─── DOCUMENT SEGMENT

Australian “The Longest War” Memorial highlights how families suffer

Canberra, 25 Oct 2016 (Australian War Memorial news release) – A series of portraits depicting the impact of war on the family members of Australian servicemen and servicewomen was launched today at the Australian War Memorial.

Painted by Australian official war artist Ben Quilty, these portraits focus on the partners, children, and parents of Australian soldiers who served in Afghanistan. While family members have always played a vital role in Australian military history, their stories are often little known.

The Memorial commissioned Quilty to create portraits of people whose loved ones were either killed or suffered the effects of post-traumatic stress disorder (PTSD) as a result of their service in Afghanistan. The aim of the paintings is to raise awareness of the experiences of families in the aftermath of war, while acknowledging the unique and inspirational role they play.

Subjects Leesa Kwok, Elvi Wood, and Elle-Lou Diddams each had enormous pain and sorrow thrust upon them through their loved ones’ service in the Australian Defence Force. Quilty says he wanted to emphasise the ongoing battles that these women, and many others like them, continue to experience in what he calls Australia’s “longest war”.

Director of the Memorial Dr Brendan Nelson was inspired to commission this series after listening to Leesa Kwok speak about her family’s journey.

“I commissioned Ben Quilty, who did that remarkable work in After Afghanistan of the men and women who served our nation in our longest war, to paint the effect that service has had on the families. Leesa’s is one of three subjects, along with Elvi Wood, who lost a husband, and Elle Lou Diddams, who lost her father, and the Memorial is proud to have these works hang within our walls,” said Dr Nelson.

“This is a very important part of the therapeutic journey for young veterans and the families who love them. My admiration for the courage of these three women is immense.”

──────
─── DATA SECTION

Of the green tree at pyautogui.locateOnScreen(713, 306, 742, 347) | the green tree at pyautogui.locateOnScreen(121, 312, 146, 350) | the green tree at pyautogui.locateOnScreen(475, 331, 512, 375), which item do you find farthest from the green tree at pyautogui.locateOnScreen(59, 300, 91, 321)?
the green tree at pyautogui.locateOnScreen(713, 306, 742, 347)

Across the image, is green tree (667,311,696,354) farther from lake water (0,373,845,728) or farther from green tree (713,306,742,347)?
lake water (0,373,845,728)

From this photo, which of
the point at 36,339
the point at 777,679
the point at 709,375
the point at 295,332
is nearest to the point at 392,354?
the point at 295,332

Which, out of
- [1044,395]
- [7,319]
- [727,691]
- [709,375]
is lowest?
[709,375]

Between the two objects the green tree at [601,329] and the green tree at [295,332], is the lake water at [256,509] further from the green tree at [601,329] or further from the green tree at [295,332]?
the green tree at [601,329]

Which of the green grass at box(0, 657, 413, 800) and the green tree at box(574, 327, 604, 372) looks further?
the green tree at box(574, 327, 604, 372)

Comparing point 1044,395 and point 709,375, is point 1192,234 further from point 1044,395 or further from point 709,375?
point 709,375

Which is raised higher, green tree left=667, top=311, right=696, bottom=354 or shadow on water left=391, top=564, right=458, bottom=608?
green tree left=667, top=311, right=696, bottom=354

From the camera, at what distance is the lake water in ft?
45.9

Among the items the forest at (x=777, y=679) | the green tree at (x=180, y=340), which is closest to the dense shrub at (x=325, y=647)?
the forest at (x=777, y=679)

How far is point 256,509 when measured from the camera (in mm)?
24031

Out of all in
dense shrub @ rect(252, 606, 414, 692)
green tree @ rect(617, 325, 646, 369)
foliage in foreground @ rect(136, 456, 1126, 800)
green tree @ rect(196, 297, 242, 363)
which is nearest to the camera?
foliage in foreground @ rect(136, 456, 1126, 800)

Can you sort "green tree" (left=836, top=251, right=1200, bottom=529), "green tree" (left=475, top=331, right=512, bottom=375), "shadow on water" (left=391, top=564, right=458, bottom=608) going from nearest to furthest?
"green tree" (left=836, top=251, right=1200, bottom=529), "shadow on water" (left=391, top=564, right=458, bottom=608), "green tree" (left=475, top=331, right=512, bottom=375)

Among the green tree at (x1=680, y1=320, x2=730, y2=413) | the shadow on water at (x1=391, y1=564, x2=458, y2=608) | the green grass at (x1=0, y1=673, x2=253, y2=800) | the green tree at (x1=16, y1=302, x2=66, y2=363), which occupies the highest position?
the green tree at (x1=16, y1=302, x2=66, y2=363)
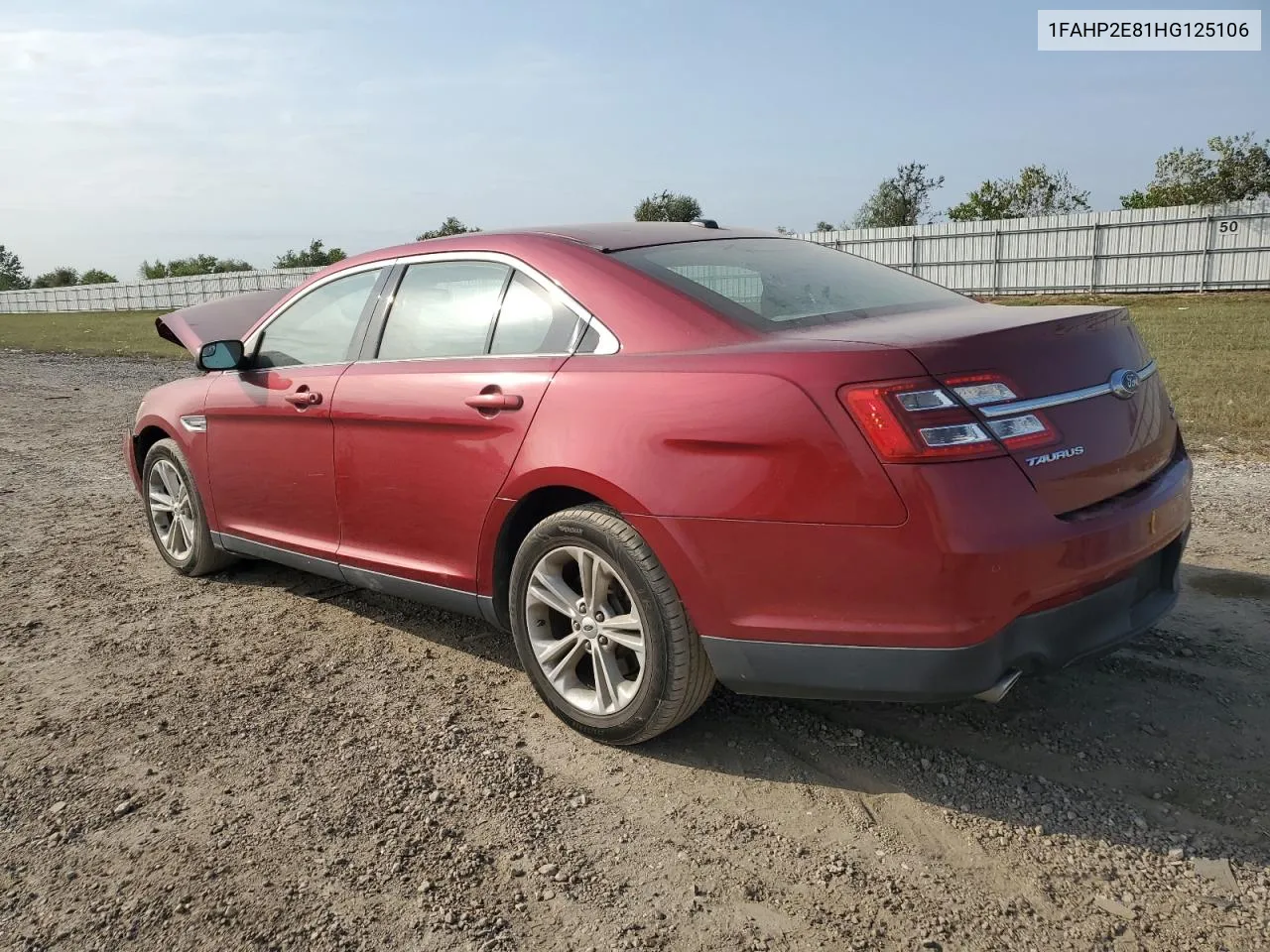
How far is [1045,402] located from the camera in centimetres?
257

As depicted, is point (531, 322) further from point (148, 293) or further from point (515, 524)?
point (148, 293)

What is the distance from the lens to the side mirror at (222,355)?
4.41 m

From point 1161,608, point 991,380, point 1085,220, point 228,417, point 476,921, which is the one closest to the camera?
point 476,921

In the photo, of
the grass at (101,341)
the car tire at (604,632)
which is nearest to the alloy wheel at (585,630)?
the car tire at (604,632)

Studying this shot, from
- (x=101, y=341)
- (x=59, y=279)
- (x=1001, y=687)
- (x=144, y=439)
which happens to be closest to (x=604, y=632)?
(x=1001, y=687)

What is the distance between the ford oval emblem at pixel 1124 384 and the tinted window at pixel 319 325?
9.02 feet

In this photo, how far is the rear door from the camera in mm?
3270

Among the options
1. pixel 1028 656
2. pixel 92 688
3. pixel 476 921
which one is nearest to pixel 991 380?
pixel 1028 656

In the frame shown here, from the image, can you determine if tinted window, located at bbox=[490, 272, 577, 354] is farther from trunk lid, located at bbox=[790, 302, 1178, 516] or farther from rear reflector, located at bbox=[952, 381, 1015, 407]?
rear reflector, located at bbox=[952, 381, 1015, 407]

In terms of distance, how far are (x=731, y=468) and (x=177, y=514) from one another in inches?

──────

◆ **ACTIONS TO TAKE**
1. Using the news release on Ben Quilty's family portraits, decide whether each statement agrees with it: (a) the portraits were painted by Ben Quilty; (b) Elvi Wood lost her father; (c) Dr Brendan Nelson was moved to commission the series after hearing Leesa Kwok speak. Answer yes or no for each and quote the deciding words.
2. Pick up the news release on Ben Quilty's family portraits after its last sentence and keep writing it.

◆ **ANSWERS GIVEN**
1.
(a) Yes: "Painted by Australian official war artist Ben Quilty"
(b) No: "Elvi Wood, who lost a husband"
(c) Yes: "was inspired to commission this series after listening to Leesa Kwok speak about her family’s journey"

2.
Leesa Kwok’s husband, James Tanner, served in East Timor in 2004, Iraq in 2006, and Afghanistan in 2007 and 2010. He now suffers from post-traumatic stress disorder. Kwok has been open about the struggle her family and others face when dealing with PTSD as part of life.

Quilty wanted the portrait to express how Leesa and her family continue to live with the consequences of her husband’s service. PTSD and its effects are an intense, constant presence in her life that does not subside.

On 23 May 2011 Sergeant Brett Wood, 2nd Commando Regiment, was killed by an improvised explosive device in Helmand province while on his third tour of Afghanistan. His wife, Elvi Wood, has become a voice for war widows and other family members. She works closely with serving members and ex-service organisations in the interests of veterans’ welfare.

“I painted Elvi as if she were on a stage performing,” Quilty said. “This idea developed out of conversations during sittings in the studio; Elvi said that she felt thrust into the public eye the moment her husband was killed. She went from being a private wife to a public widow, a role with which she has never been completely comfortable.”

Elle-Lou Diddams was just 15 years old when she lost her father. Sergeant Blaine Diddams of the Special Air Service Regiment was killed in Afghanistan during a small-arms engagement with Taliban insurgents on 2 July 2012, three days before he was due to return home.

“Losing her dad when she was a teenager has had a profound effect on Elle-Lou. The portrait emphasises the feeling of isolation that came with losing her father at such a vulnerable age,” Quilty said.

The longest war will be on display at the Memorial until May 2017.